Chang and colleagues’ model predicts that infections in venues such as restaurants, gyms and religious establishments have a disproportionately large role in driving up infection rates, corroborating findings from epidemiological studies5,9. Locations missing from Chang and colleagues’ analysis demonstrate some of the limitations of working with such mobility data. Children, elderly people and those in prison are under-represented in the data sets, so it was not possible to make inferences about the role of schools, nursing homes and prisons in community transmission of viral infection. Models that incorporate both mobility data and typical epidemiological data sources, such as social-contact surveys, might help to address this gap10.
Nevertheless, the fine-level detail in the mobility data for the venues analysed enabled the authors to evaluate nuanced versions of reopening strategies beyond just simply modelling an overall reduction of activity across a city trying to cope with the pandemic. Chang et al. found that capping the maximum occupancy of venues — a strategy that implicitly reduces the number of person-hours spent in risky, high-occupancy settings — is predicted to result in a decreased number of new infections compared with a strategy of less-targeted, overall activity reduction. The authors’ approach can be extended to evaluate other types of reopening strategy. For example, time-limited visits to places such as gyms and museums could be modelled by decreasing the average visit length.

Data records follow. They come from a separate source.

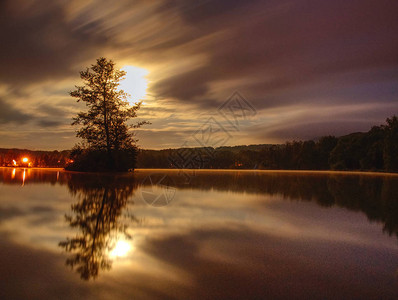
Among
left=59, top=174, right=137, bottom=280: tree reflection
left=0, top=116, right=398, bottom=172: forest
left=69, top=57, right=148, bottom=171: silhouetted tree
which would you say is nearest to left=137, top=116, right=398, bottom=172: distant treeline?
left=0, top=116, right=398, bottom=172: forest

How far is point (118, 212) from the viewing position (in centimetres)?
549

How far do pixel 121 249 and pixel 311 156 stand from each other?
158ft

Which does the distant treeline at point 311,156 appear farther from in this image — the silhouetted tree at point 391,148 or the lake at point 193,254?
the lake at point 193,254

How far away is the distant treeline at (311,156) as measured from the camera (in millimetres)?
35344

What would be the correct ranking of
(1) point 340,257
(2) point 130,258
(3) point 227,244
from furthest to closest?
(3) point 227,244 → (1) point 340,257 → (2) point 130,258

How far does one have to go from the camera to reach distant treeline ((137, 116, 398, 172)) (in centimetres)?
3534

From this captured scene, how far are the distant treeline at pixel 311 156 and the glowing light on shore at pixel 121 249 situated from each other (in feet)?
77.9

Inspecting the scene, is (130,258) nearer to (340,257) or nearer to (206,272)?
(206,272)

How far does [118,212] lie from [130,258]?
8.59 feet

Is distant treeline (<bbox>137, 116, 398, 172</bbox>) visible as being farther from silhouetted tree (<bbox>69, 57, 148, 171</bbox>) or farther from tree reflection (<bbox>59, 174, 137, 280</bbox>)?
tree reflection (<bbox>59, 174, 137, 280</bbox>)

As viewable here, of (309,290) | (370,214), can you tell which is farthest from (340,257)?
(370,214)

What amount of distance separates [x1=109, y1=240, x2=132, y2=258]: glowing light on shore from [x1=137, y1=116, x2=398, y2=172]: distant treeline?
77.9 feet

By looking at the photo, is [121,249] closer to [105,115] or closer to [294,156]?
[105,115]

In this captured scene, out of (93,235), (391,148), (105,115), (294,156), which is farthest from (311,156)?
(93,235)
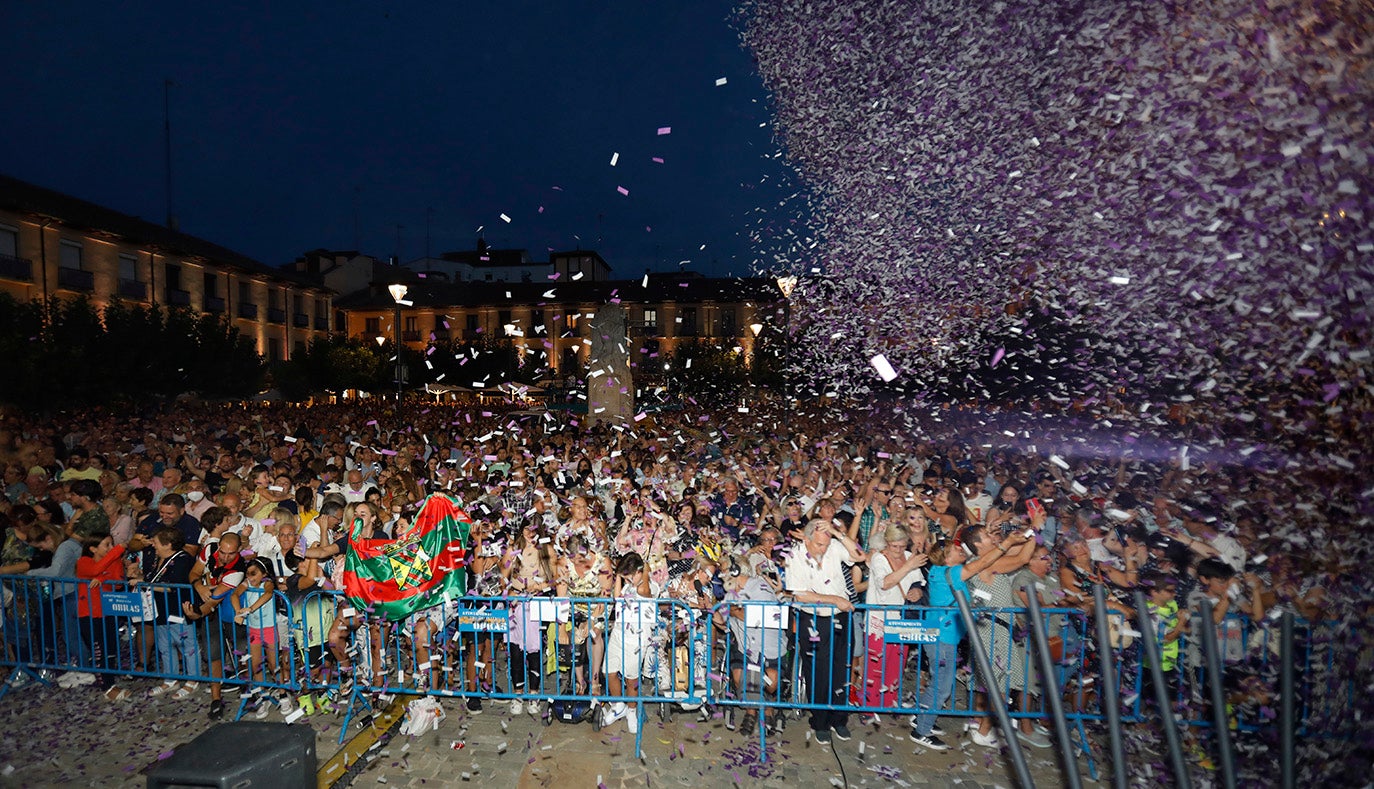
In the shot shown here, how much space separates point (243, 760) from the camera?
8.94 ft

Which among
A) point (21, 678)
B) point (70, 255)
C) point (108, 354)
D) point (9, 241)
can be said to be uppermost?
point (9, 241)

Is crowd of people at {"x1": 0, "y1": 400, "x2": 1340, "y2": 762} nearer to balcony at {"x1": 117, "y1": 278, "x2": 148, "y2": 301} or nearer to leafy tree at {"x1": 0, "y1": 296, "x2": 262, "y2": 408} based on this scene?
leafy tree at {"x1": 0, "y1": 296, "x2": 262, "y2": 408}

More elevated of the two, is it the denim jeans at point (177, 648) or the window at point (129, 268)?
the window at point (129, 268)

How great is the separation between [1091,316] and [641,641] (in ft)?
30.8

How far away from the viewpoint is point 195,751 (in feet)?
9.16

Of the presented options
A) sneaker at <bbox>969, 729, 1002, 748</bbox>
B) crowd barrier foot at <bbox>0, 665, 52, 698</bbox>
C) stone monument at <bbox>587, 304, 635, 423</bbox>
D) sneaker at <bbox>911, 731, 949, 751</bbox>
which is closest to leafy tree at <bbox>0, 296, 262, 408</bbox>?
stone monument at <bbox>587, 304, 635, 423</bbox>

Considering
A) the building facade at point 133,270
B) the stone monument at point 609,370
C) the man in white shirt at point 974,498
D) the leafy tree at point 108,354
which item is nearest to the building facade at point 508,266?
the building facade at point 133,270

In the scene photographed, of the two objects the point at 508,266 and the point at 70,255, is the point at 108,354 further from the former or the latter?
the point at 508,266

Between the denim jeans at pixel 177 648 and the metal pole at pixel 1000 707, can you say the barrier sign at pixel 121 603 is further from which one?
the metal pole at pixel 1000 707

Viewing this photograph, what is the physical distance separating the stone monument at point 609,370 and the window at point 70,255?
29.1 m

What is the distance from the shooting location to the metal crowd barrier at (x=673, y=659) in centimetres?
484

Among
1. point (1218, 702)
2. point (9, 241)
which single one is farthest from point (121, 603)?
point (9, 241)

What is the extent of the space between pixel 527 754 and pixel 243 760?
2392 millimetres

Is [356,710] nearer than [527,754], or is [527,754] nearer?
[527,754]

Chang and colleagues’ work also deepens our understanding of possible causes of the observed disparities in COVID-19 cases by income level, which are incompletely understood. By combining their mobility model with demographic census data, the authors identified two possible main contributors. The first is that lower-income neighbourhoods, which tend to have higher numbers of front-line workers, had less overall reduction in mobility during lockdowns than did higher-income neighbourhoods, a conclusion shared by other studies11,12. The second possible contributor is that, across many types of setting, the venues visited by people from lower-income neighbourhoods tend to be more crowded than are the venues visited by those from higher-income areas. This type of observation is possible only because of the high level of detail on venue size and occupancy in the data analysed by Chang and colleagues.
The authors present clear hypotheses, whose plausibility is enhanced by their fit in the model to the observed infection data, the model’s parsimony (which reduces concerns about overfitting), and their ability to provide explanations for observations that were not part of the data, such as disparities associated with income. Further model testing is needed, but given the challenges in gathering and interpreting other relevant data types, these findings could have a valuable role in guiding policy decisions on how to reopen society safely and minimize the harm caused by movement restrictions. Chang and colleagues’ work underscores the value of integrating mobility data into epidemiological surveillance systems13, an increasingly popular approach that should become routine as we rebuild such surveillance systems to incorporate the lessons of this pandemic.
Competing Financial Interests
M.L. discloses honoraria/consulting payment from Merck, Affinivax, Sanofi-Pasteur, Bristol Myers Squibb and Antigen Discovery and research funding (institutional) from Pfizer. M.L. has provided unpaid scientific advice related to this topic to Janssen, Astra-Zeneca, One Day Sooner and Covaxx (United Biomedical).